L’Europe au secours du Plan Barre

L’obstination mise par le gouvernement et Giscard à mener l’opération européenne malgré les pressions à la limite de la rupture que cela entraîne au sein de la droite s’explique certes par le projet de marginalisation du RPR et du PCF pour revenir à une solution centre-gauche avec le PS et l’UDF. Mais cette opération en elle-même a des limites et on peut se demander si la précarité qu’elle entraine (la combinaison est par définition plus instable) la rend vraiment viable.

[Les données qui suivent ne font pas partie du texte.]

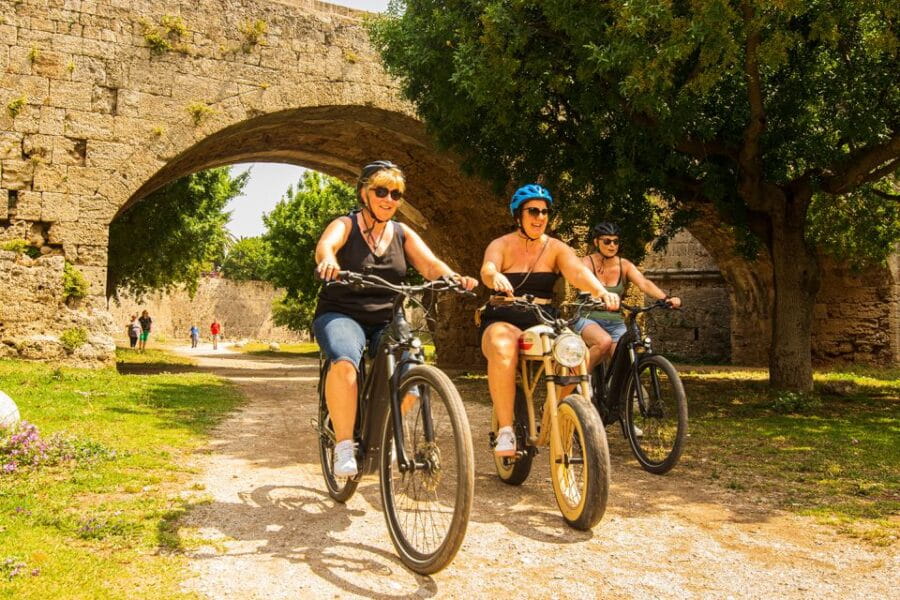 Rhodes: E-bike Highlights Sunset or Morning Photo Tour - FAQs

Mais il nous semble qu’il y a une autre raison à cette course éperdue à l’Europe : la troisième phase du Plan Barre n’a pas fonctionné aussi bien qu’elle aurait dû : redémarrage de la logique inflationniste dès février 1979, grève des investissements du secteur privé malgré un redressement de la situation financière des entreprises, déficit budgétaire où se retrouve consolidé tout le coût de la politique de Barre (relèvement des retraites, des salaires de la fonction publique, contrats de progrès, relèvement des allocations Familiales). Malgré des déclarations ) la Milton Friedman, et un programme drastique de réduction des dépenses publiques, de "vérité des prix" des services publics, l’application du Plan Barre a été entravée. À la Chambre en particulier l’unité se refait dans la droite sur des projets de lois réactionnaires et très généraux (les immigrés en particulier), mais achoppe dès que les questions de gros sous sont sur le tapis (financement des collectivités locales, politique familiale et démographique, avortement, etc.)

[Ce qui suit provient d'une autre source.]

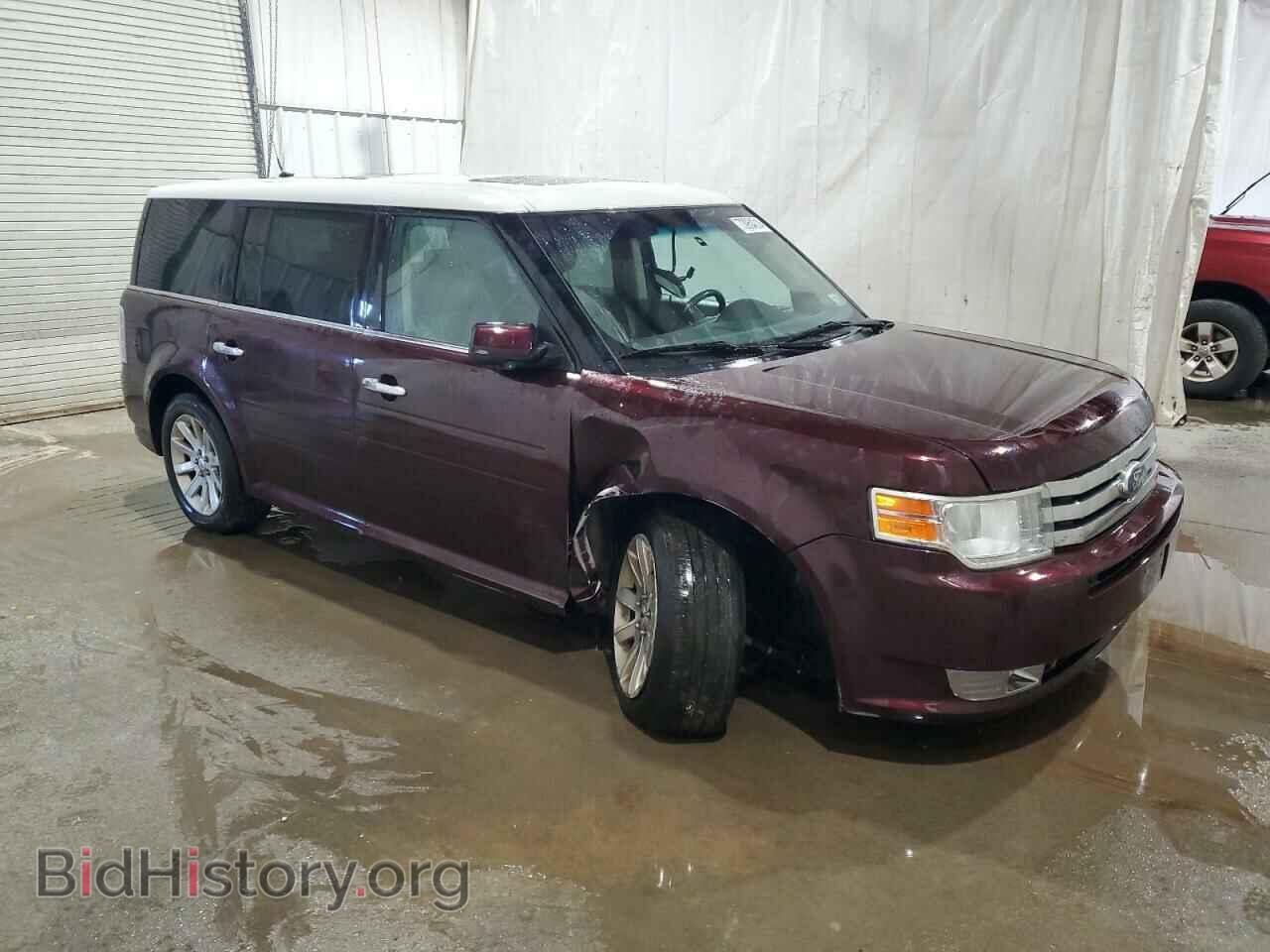 2011 FORD FLEX - VIN: 2FMGK5CC2BBD24706 - Фото 4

Deuxième limite et c’est sans doute la plus déterminante. La logique de consolidation de la productivité manufacturière européenne (le Plan Barre dans ses trois phases, dont on peut dire qu’il n’est pas passé comme une lettre à la poste) ne tenait pas compte encore des contre-coups de la révolution iranienne et des nouvelles hausses du pétrole (et de leur irrégularité essentielle aujourd’hui). Le rythme d’accroissement du chômage en France qui est le plus rapide d’Europe a déjà suscité des angoisses dans la majorité giscardienne (dont la candidature J.-J. S.-.S. est symptôme)
Étant donné les nouveau rapports de force établis par le coût de l’énergie, on ne voit guère comment pourrait être remis en chantier un nouveau plan Barre dans la même logique. À moins que le gouvernement travaille pour l’insurrection... Cela pousse Giscard à accroître les mécanismes européens de contrôle du volume de l’emploi et de la productivité. Il suffit de suivre la trajectoire des 35 heures à Bruxelles et l’activité du Ministre du travail français pour s’en rendre compte.
On va donc assister dans les prochains mois après le 10 juin à une relance de la programmation à niveau européen. En particulier dans le domaine des investissements publics conjugués à une politique régionale (cf. l’opération Giscard dans le Sud-Ouest par rapport à l’éventuelle entrée de l’Espagne dans la CEE).